■ **LESETEXT**:
Es ist das erste Mal, dass Iskuhi bei Türken arbeitet. Bislang war sie Hausangestellte bei einer armenischen Familie in Istanbul. Diese Familie hat sie nun an die türkischen Inhaber einer kleinen Pension weiterempfohlen. Iskuhis Familie stammt aus Erzurum in der Nordtürkei und ist in der Zeit der Armenier-Massaker von 1915 bis 1917 ins heutige Armenien geflohen. "Meine Großmutter hat immer wieder erzählt, was damals passiert ist", sagt Iskuhi. Zu mir sagt sie das, einer mutmaßlichen Christin, nicht zu ihren türkischen Chefs.
Kevorks Familie lebt hingegen seit jeher im heutigen Armenien, sie hatte nicht unter den Massakern zu leiden, aber auch er weiß Bescheid, denn der Genozid ist in Armenien so präsent wie der Holocaust in Israel. Insofern wäre es für die beiden wohl angenehmer gewesen, wenn sie irgendwo anders Arbeit gefunden hätten als ausgerechnet in der Türkei. Aber wo hätte das sein können? Europa ist verschlossen, und die anderen Kaukasusrepubliken sind ebenso arm wie Armenien. Blieb nur das Land, das den Genozid an den Armeniern leugnet.

■ **ROHDATEN**:
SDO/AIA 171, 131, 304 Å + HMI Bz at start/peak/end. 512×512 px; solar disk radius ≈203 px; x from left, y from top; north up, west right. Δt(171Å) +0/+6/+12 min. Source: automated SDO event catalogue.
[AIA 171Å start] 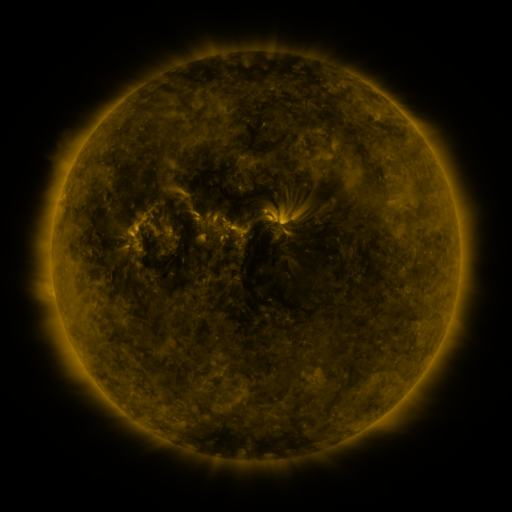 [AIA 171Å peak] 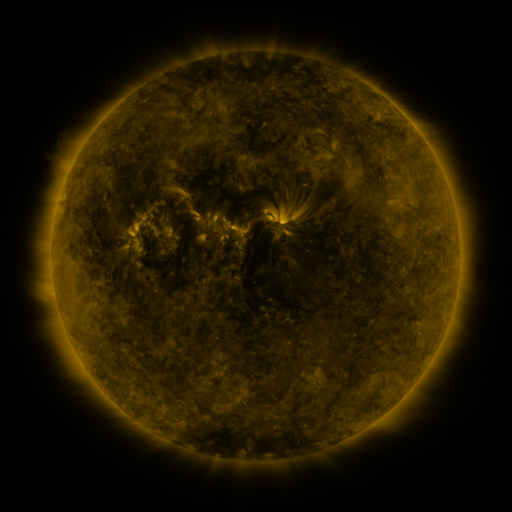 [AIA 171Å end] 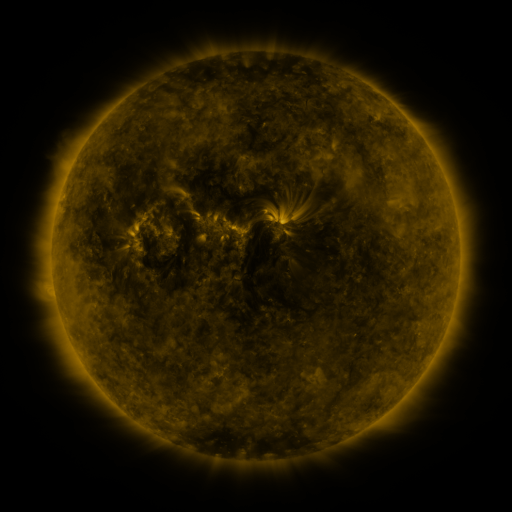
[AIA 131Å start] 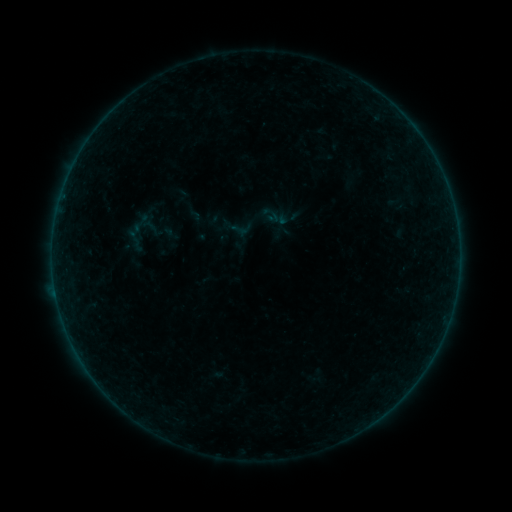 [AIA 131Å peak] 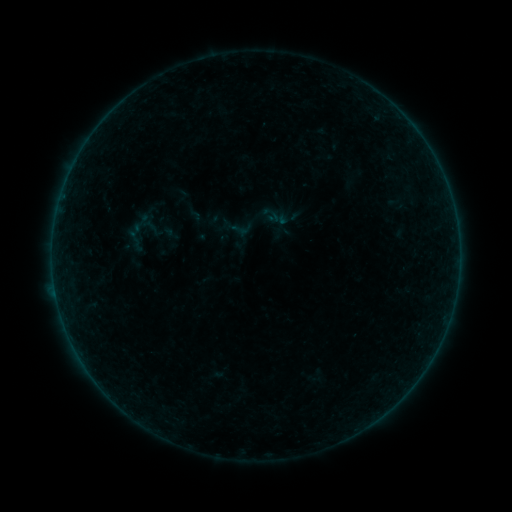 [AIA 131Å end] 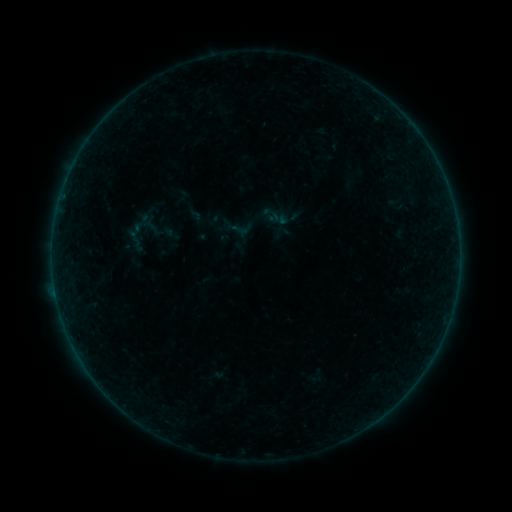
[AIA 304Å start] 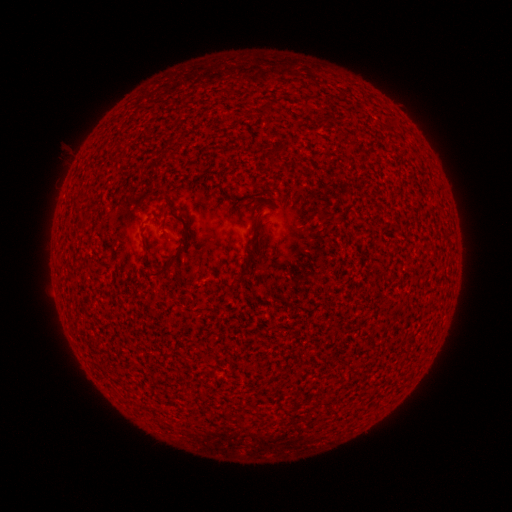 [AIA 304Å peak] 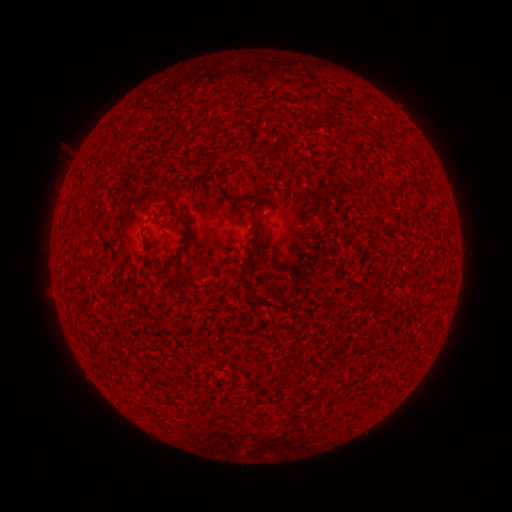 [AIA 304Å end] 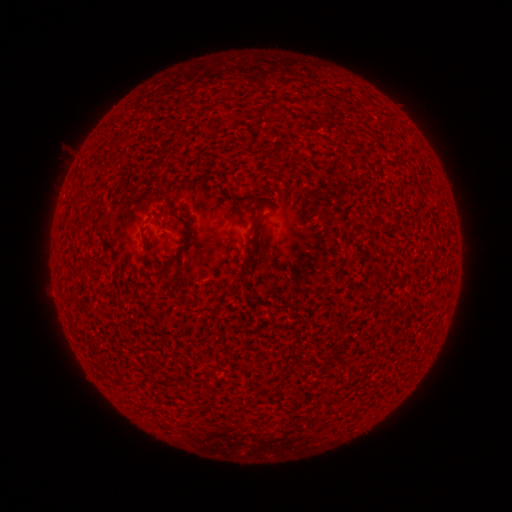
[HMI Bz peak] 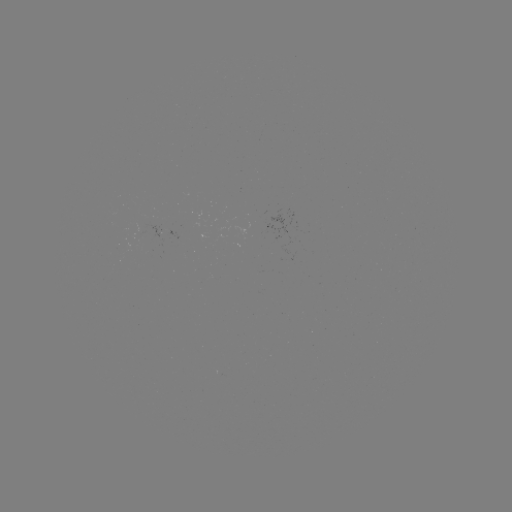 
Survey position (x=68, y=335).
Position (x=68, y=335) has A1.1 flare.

■ **AUFGABENSTELLUNG 1**:
Beantworte diese Fragen zum Lesetext über Iskuhi und Kevork:
(a) Bei wem hat Iskuhi bislang als Hausangestellte gearbeitet?
(b) Aus welcher Stadt stammt Iskuhis Familie?
(c) Womit vergleicht der Lesetext die Präsenz des Genozids in Armenien?
■ **AUFGABENSTELLUNG 2**: Gib aus dem Lesetext den Abschnitt von „Kevorks Familie lebt“ bis einschließlich „den Armeniern leugnet.“ wortgetreu aus.
■ **AUFGABENSTELLUNG 3**: Führe den Lesetext über Iskuhi und Kevork in der Türkei nach seinem letzten Satz fort.

■ **ENDERGEBNIS 1**:
(a) Bei einer armenischen Familie in Istanbul.
(b) Aus Erzurum in der Nordtürkei.
(c) Mit der Präsenz des Holocaust in Israel.

■ **ENDERGEBNIS 2**:
Kevorks Familie lebt hingegen seit jeher im heutigen Armenien, sie hatte nicht unter den Massakern zu leiden, aber auch er weiß Bescheid, denn der Genozid ist in Armenien so präsent wie der Holocaust in Israel. Insofern wäre es für die beiden wohl angenehmer gewesen, wenn sie irgendwo anders Arbeit gefunden hätten als ausgerechnet in der Türkei. Aber wo hätte das sein können? Europa ist verschlossen, und die anderen Kaukasusrepubliken sind ebenso arm wie Armenien. Blieb nur das Land, das den Genozid an den Armeniern leugnet.

■ **ENDERGEBNIS 3**:
Die beiden konnten aber immerhin hoffen, auf liberal eingestellte Leute zu treffen. Denn dass extrem nationalistische Türken ein Ehepaar aus Armenien beschäftigen würden, war kaum anzunehmen. Und tatsächlich ist das Verhältnis zu den Arbeitgebern gut. Die Chefin, eine resolute pensionierte Lehrerin aus Istanbul, ist froh, diese Städter mit Uniabschluss eingestellt zu haben anstelle der ländlichen Kurden, die bislang in der kleinen Pension für Ordnung sorgten. "Die beiden denken mit", vertraut sie mir an. "Sie arbeiten eigenverantwortlich. Und sie sind unheimlich nett. Ich habe sie richtig liebgewonnen." Natürlich arbeitet das Ehepaar sieben Tage die Woche, von morgens halb neun bis nachts um elf. Aber das ist im Tourismus hier so üblich. Und die Pensionsinhaber bezahlen ihnen mehr als den staatlichen Mindestlohn von monatlich umgerechnet 170 Euro, obwohl sie die beiden illegal Beschäftigten auch richtig ausbeuten könnten.
Die Saison geht zu Ende, es sind kaum noch Gäste in der Pension. Mittags setzt sich Ayda, die Chefin, mit Iskuhi an einen Tisch, sie trinken Mokka und rauchen. Abends versammelt sich alles um den Kamin, in dem ein Feuer lodert. Iskuhi pult Granatäpfel und verteilt die Kerne gerecht an alle. Kevork steht ab und zu auf und legt getrocknete Palmwedel ins Feuer.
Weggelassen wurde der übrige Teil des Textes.